=== Begin Enclosure ===
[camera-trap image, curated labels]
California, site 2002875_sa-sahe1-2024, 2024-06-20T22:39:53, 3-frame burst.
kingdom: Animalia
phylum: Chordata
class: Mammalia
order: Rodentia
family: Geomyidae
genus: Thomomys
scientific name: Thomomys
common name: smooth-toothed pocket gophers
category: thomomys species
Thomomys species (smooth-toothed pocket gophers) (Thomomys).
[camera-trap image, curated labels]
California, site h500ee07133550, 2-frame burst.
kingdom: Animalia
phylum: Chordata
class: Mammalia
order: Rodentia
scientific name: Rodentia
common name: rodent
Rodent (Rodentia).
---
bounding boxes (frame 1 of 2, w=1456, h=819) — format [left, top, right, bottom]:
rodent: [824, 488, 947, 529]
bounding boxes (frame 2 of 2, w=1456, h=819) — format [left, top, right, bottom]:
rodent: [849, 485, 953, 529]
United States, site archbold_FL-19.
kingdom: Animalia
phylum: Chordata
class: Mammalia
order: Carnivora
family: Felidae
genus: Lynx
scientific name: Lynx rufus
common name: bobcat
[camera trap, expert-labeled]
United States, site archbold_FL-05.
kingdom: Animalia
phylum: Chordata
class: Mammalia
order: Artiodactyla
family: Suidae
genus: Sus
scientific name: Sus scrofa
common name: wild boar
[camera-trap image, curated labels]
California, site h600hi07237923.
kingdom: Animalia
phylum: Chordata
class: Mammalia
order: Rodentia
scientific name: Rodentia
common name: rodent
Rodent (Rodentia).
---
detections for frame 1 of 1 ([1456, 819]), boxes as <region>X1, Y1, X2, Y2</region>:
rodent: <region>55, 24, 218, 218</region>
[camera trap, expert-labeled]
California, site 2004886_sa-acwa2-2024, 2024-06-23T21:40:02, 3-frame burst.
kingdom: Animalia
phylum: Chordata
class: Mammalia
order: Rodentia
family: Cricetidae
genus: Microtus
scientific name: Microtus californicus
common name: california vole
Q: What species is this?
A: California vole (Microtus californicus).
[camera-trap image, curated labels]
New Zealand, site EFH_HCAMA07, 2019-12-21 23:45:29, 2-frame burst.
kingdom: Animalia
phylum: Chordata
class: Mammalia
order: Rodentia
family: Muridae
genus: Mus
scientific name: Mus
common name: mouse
=== End Enclosure ===
■ **Your instructions**
With no words changed, transcribe the records above.

■ **Final answer**
[camera-trap image, curated labels]
California, site 2002875_sa-sahe1-2024, 2024-06-20T22:39:53, 3-frame burst.
kingdom: Animalia
phylum: Chordata
class: Mammalia
order: Rodentia
family: Geomyidae
genus: Thomomys
scientific name: Thomomys
common name: smooth-toothed pocket gophers
category: thomomys species
Thomomys species (smooth-toothed pocket gophers) (Thomomys).
[camera-trap image, curated labels]
California, site h500ee07133550, 2-frame burst.
kingdom: Animalia
phylum: Chordata
class: Mammalia
order: Rodentia
scientific name: Rodentia
common name: rodent
Rodent (Rodentia).
---
bounding boxes (frame 1 of 2, w=1456, h=819) — format [left, top, right, bottom]:
rodent: [824, 488, 947, 529]
bounding boxes (frame 2 of 2, w=1456, h=819) — format [left, top, right, bottom]:
rodent: [849, 485, 953, 529]
United States, site archbold_FL-19.
kingdom: Animalia
phylum: Chordata
class: Mammalia
order: Carnivora
family: Felidae
genus: Lynx
scientific name: Lynx rufus
common name: bobcat
[camera trap, expert-labeled]
United States, site archbold_FL-05.
kingdom: Animalia
phylum: Chordata
class: Mammalia
order: Artiodactyla
family: Suidae
genus: Sus
scientific name: Sus scrofa
common name: wild boar
[camera-trap image, curated labels]
California, site h600hi07237923.
kingdom: Animalia
phylum: Chordata
class: Mammalia
order: Rodentia
scientific name: Rodentia
common name: rodent
Rodent (Rodentia).
---
detections for frame 1 of 1 ([1456, 819]), boxes as <region>X1, Y1, X2, Y2</region>:
rodent: <region>55, 24, 218, 218</region>
[camera trap, expert-labeled]
California, site 2004886_sa-acwa2-2024, 2024-06-23T21:40:02, 3-frame burst.
kingdom: Animalia
phylum: Chordata
class: Mammalia
order: Rodentia
family: Cricetidae
genus: Microtus
scientific name: Microtus californicus
common name: california vole
Q: What species is this?
A: California vole (Microtus californicus).
[camera-trap image, curated labels]
New Zealand, site EFH_HCAMA07, 2019-12-21 23:45:29, 2-frame burst.
kingdom: Animalia
phylum: Chordata
class: Mammalia
order: Rodentia
family: Muridae
genus: Mus
scientific name: Mus
common name: mouse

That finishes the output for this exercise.